Your double my double our ghost
The installation acts a space for the consideration of intimacy and meditation– both alone and with others that may share the space – through the merging of the viewer’s own reflections articulated through a composition of shifting light and emerging sounds which fill an otherwise dark chamber. Functioning similarly to the classic funfair mirror– the flexible silver two-way mirror sheeting forming an ethereal hanging centrepiece– the work invites the viewer to consider representations of themselves which appear distorted and transient, and which merge with those around them to form ‘new presences’. In this sense the viewer may see themselves multiplied or doubled with another viewer, or find themselves alone in a rare moment of literal reflection providing a contemplative space or eliciting a hallucinatory fantasy bringing forth ideas in neuroscience around the Self and Other.

Studio A N F

Computer Visions 2
After more decades of trying to construct an apparatus that can think, we may be finally witnessing the fruits of those efforts: machines that know.
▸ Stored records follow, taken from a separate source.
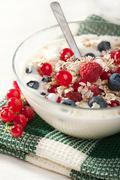 yoghurt with cereal and wild berries - stock photo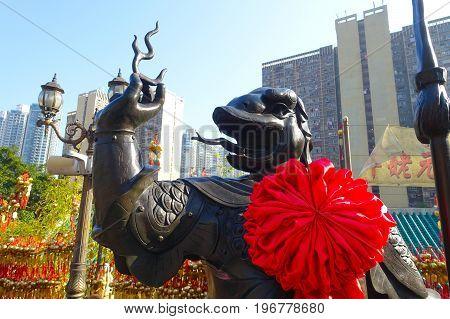 HONG KONG, CHINA - JANUARY 22, 2017: Beautiful dragon statue made of bronze at Wong Tai Sin temple in Hong Kong, China.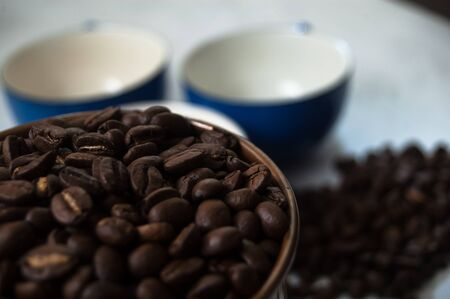 Closeup of coffee beans in a copper pot with indigo blue coffee cups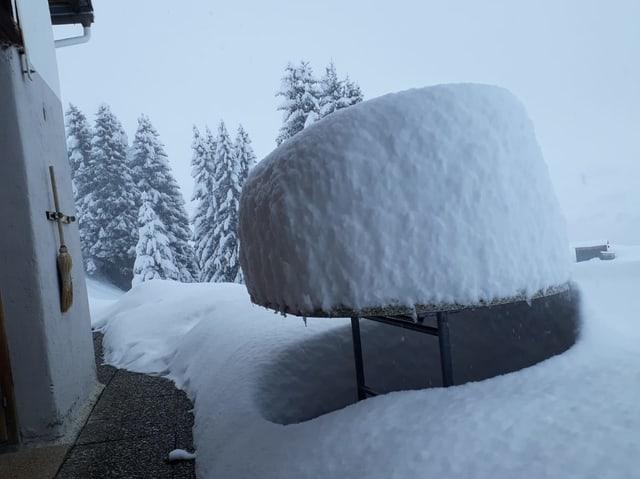 Auf einem Tisch liegt viel Neuschnee.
That is to say, not only machines that can measure and look up information, but ones that seem to have a qualitative understanding of the world. A neural network trained on faces does not only know what a human face looks like, it has a sense of what a face is. Although the algorithms that produce such para-neuronal formations are relatively simple, we do not fully understand how they work. A variety of research labs have also been successfully training such nets on functional magnetic resonance imaging (fMRI) scans of living brains, enabling them to effectively extract images, concepts, thoughts from a person’s mind. This is where the inflection likely happens, as a double one: a technology whose workings are not well understood, qualitatively analyzing an equally unclear natural formation with a degree of success. Andreas N. Fischer’s work Computer Visions II seems to be waiting just beyond this cusp, where two kinds of knowing beings meet in a psychotherapeutic session of sorts[…]

Karen Lancel and Hermen Maat

Kissing Data Symphony
Intimacy Data Symphony is a poetic ritual for intimate experience of Kissing and Caressing each other faces, multi-sensory and socially shared in public space of merging realities. In live experiments with Multi-Brain BCI E.E.G. head-sets, visitors are invited as Kissers (or Caressers) and Spectators. Brain activity of people kissing and caressing is measured and visualized in streaming E.E.G. data, real-time circling around them in a floor projection. Simultaneously, the Spectators brain waves are measured, their neurons mirroring activity of intimate kissing and caressing movements, resonating in their imagination. The Spectators brain activity data are interwoven in the data-visualization. Brain activity of all participants, mirroring each others emotional expressions and movements, in interpersonal and aesthetic ways, co-create an immersive visual, Reflexive Datascape.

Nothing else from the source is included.